▶ WHAT IS ASKED
Condense the paragraph of the forum post below that opens with "The model used in the following problem description" into a short bulleted list, keeping its main facts.

═══ SOURCE TEXT

Libtorch's CPU inference is much slower on Windows than on Linux

I found that PyTorch / LibTorch version 1.10 with certain topologies (classifiers with Fully-Connected/Dense-Layers) is during CPU inference significantly slower on Windows 10 than on Linux.

The model used in the following problem description is created and trained within a Pytorch environment (Python 3.9) and exported using Torch JIT Script. After the trained model has been exported, it is called in a C++ (libtorch).

The average runtimes over a hundred dummy images times are listed below. Multithreading was disabled to perform the measurement.

Windows

218ms

Linux

40ms

The CPUs are not identical but the gap in runtime can’t be explained by the CPUs. In general, the CPU on the Windows machine should perform better on single core tasks.

To reproduce the results, the following Code snippets are required.
Note: The input dimensions in the following examples are 256, 256, 1 (HWC).

Python Script for the model:


import torch.nn as nn
import torch
import torch.nn.functional as F


class Model(nn.Module):
    def __init__(self, num_classes):
        super().__init__()
        self.conv1 = nn.Conv2d(in_channels=1, out_channels=12, kernel_size=5, stride=1, padding=1)
        self.bn1 = nn.BatchNorm2d(12)
        self.conv2 = nn.Conv2d(in_channels=12, out_channels=12, kernel_size=5, stride=1, padding=1)
        self.bn2 = nn.BatchNorm2d(12)
        self.pool = nn.MaxPool2d(2,2)
        self.conv4 = nn.Conv2d(in_channels=12, out_channels=24, kernel_size=5, stride=1, padding=1)
        self.bn4 = nn.BatchNorm2d(24)
        self.conv5 = nn.Conv2d(in_channels=24, out_channels=24, kernel_size=5, stride=1, padding=1)
        self.bn5 = nn.BatchNorm2d(24)
        self.fc1 = nn.Linear(24*122*122, num_classes)

    def forward(self, input):
        output = F.relu(self.bn1(self.conv1(input)))      
        output = F.relu(self.bn2(self.conv2(output)))     
        output = self.pool(output)                        
        output = F.relu(self.bn4(self.conv4(output)))

══════
═══ GIVEN INFORMATION

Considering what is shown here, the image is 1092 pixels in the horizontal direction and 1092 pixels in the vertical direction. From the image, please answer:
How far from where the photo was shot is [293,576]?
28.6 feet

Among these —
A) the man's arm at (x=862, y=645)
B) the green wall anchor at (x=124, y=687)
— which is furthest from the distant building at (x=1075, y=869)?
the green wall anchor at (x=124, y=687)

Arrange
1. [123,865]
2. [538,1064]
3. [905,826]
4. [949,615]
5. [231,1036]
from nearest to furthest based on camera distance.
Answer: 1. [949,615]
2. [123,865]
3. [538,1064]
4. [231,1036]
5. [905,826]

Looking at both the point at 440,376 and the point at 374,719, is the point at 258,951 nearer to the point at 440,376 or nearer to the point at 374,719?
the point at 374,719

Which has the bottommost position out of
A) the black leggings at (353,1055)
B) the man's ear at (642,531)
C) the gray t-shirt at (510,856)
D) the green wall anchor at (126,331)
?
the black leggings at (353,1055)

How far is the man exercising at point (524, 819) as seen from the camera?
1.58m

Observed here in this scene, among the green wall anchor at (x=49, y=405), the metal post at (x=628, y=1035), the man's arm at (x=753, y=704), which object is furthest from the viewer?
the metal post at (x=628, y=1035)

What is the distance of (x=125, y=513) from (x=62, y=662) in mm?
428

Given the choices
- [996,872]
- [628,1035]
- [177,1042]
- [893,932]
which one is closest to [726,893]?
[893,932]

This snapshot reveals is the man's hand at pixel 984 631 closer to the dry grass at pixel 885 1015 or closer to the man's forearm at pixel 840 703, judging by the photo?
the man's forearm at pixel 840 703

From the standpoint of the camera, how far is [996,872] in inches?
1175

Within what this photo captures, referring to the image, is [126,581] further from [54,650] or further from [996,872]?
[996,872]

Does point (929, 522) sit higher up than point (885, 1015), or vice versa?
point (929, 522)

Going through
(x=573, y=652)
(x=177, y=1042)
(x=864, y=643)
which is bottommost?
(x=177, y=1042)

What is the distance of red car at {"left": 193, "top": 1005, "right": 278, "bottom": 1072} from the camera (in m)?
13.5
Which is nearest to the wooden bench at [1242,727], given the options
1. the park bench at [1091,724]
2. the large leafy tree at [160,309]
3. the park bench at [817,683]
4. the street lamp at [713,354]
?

══════

▶ RESPONSE BELOW
- The model is created and trained in a PyTorch environment (Python 3.9).
- It is exported using Torch JIT Script.
- Once exported, the trained model is called in C++ (libtorch).